Health Briefs complex-trauma

Published on April 29th, 2022 | by Natural Awakenings Publishing Corp.


The Ripple Effects of Complex Trauma

Complex trauma results from a child’s experience of multiple traumatic events. The long-term effects of these multiple, often horrific, events result in a wide range of results. None are good. Often invasive, these traumatic acts are directed at the child. Unfortunately, the child is usually victimized by their primary caregiver or a close relative. The traumas cause ripples of stunted development and maladaptive behaviors in the quest for the child to feel safe.

One of these ripples affects relationships. If the relationship with a primary caregiver is healthy, the child learns to trust people and the world. They can regulate their emotions and interact effectively with the world. The world appears safe; these children develop a sense of their personal value. Lacking a close relationship with their primary caregiver has a multitude of negative effects which continue through adulthood. When primary relationships are unreliable, frightening or inconsistent, children can’t trust others for help. When the primary caregiver exploits/abuses a child, the child believes they’re bad and deserve this treatment. The world appears dangerous.
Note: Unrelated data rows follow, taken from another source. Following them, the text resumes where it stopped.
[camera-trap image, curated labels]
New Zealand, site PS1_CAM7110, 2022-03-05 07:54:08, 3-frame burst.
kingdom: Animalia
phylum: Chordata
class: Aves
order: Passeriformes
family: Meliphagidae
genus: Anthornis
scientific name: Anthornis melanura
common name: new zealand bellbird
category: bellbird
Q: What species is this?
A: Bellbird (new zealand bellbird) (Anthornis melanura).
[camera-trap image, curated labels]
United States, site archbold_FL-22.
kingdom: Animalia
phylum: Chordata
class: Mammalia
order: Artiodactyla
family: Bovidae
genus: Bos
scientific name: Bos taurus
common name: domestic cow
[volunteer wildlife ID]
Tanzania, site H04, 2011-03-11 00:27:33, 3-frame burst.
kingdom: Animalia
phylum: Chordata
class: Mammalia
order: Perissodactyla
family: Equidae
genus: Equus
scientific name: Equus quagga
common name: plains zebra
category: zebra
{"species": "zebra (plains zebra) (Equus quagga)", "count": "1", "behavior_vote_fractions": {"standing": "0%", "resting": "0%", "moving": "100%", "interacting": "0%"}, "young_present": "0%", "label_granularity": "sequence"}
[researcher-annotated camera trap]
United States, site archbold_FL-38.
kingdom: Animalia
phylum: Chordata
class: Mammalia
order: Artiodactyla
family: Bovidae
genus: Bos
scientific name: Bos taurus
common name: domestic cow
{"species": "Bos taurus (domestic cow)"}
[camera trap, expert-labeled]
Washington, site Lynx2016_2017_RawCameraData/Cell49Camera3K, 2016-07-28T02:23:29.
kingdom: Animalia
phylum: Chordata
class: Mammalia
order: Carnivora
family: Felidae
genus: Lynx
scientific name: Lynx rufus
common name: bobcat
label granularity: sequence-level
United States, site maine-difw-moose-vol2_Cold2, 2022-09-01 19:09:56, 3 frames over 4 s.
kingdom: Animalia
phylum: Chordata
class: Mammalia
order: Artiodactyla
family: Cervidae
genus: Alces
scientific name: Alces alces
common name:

Not surprisingly, a child with complex trauma has significant difficulty in developing strong, healthy relationships.

Another ripple is child development, especially if these traumatic events are severe or pervasive as in abuse or profound neglect. There are adverse development effects if a child feels insecure and unsafe in the home environment. They may develop coping skills that help them to survive and function in the moment, but interfere with normalcy later in life. They become overly sensitive to the moods of others and hyper-vigilant about how the adults around them are feeling and acting. They want to protect themselves from an adversity or the next trauma.

Another ripple affects the physical body. The development of a child’s body’s functions are partly determined by their environment. A child with complex trauma experiences fear and constant stress and their immune systems don’t develop properly. The body’s stress response systems also develop abnormally. As an adult, the person may overreact as if under extreme stress when really there is only mild stress. We call this “reactivity”. Reactive symptoms include rapid breathing, heart palpitations and panic. Stress in the environment growing up also impairs brain and central nervous system development. Lacking mental stimulation in a neglectful environment limits their full potential brain development. Children with complex trauma also develop chronic physical conditions like headaches and stomach aches.

Ripples of complex trauma also affect the emotional well-being of the child. Children withhold their emotions from others. They’re afraid of letting others see their fear, anger, sadness and vulnerability. Not only do they have difficulty expressing emotions, they also aren’t able to identify emotions and they lack a “feelings” vocabulary.